Table of Contents
Description
Think of a hash table as a dictionary. You want to find all the information you can on a word - its spelling, pronunciation, definition, synonyms, etc. But you don’t want to read through every page of the dictionary until you find the word. Instead, you can take the first letter of the word and go to that part of the book. All you need is the first letter of the word, and you can find all the info you want about the word really quickly.
- A hash table is a data structure that specializes in very fast searching.
- Instead of iterating through an entire array to find specific data, you can store it in a hash table and look it up quickly.
- Data is stored in a hash table as key-value pairs.
![Untitled](<https://s3-us-west-2.amazonaws.com/secure.notion-static.com/b351554b-ea91-402d-a544-61e0a94a1766/Untitled.png>)
- A value contains all of the data you want to store and lookup.
- It’s usually an object with fields for all the data you want to keep track of. However, it can be anything.
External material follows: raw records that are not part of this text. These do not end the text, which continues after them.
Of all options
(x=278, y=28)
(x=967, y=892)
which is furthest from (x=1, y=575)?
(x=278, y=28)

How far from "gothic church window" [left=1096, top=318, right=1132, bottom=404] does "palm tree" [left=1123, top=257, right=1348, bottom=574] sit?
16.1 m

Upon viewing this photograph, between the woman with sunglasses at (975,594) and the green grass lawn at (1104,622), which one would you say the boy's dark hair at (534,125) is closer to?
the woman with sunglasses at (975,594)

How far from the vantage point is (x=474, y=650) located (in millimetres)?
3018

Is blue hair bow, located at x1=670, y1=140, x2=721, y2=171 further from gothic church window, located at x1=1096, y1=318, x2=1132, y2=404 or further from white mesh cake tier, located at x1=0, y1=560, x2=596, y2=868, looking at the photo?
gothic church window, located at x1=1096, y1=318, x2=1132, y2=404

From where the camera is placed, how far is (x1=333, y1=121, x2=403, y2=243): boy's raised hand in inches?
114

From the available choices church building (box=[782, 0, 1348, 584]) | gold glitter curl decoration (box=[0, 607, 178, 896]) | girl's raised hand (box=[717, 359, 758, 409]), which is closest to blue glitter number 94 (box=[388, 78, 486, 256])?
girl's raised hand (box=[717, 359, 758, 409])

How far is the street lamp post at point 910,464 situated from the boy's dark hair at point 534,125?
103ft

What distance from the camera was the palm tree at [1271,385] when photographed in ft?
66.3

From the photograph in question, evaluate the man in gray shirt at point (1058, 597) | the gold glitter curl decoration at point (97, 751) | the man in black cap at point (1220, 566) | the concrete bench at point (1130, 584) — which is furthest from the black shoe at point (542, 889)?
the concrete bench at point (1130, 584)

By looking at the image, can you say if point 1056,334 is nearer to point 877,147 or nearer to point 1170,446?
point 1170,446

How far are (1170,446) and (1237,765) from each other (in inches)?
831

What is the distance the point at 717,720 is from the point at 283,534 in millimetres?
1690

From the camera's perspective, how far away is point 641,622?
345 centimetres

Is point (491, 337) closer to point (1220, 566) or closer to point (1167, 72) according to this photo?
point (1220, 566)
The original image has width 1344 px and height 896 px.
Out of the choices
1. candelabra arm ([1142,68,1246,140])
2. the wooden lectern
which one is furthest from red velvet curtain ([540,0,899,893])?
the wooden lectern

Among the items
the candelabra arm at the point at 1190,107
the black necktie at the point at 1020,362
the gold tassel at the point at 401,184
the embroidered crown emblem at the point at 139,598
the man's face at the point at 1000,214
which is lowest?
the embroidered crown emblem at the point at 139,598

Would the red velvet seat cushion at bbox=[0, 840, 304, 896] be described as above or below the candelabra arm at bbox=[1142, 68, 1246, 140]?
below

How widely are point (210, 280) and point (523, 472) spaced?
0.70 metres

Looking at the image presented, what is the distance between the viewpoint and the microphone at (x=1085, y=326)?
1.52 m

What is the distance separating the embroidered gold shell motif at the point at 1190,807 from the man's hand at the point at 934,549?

- A key can be anything you’ll use to lookup the data you want.
- Usually a field of the object, such as a String (name) or int/long (id).
- Keys must be unique. One key points to one value, and no keys can match.
Usage
- Hash Tables are extremely useful. Whenever you want to search for specific data quickly, you should store it in a hash table.
- Hash Tables vs Arrays
- If you want to get the 5th element in your storage quickly (whatever it may be), use an array.
- If you want to get the element with the value “Ivan” from your storage quickly, use a hash table.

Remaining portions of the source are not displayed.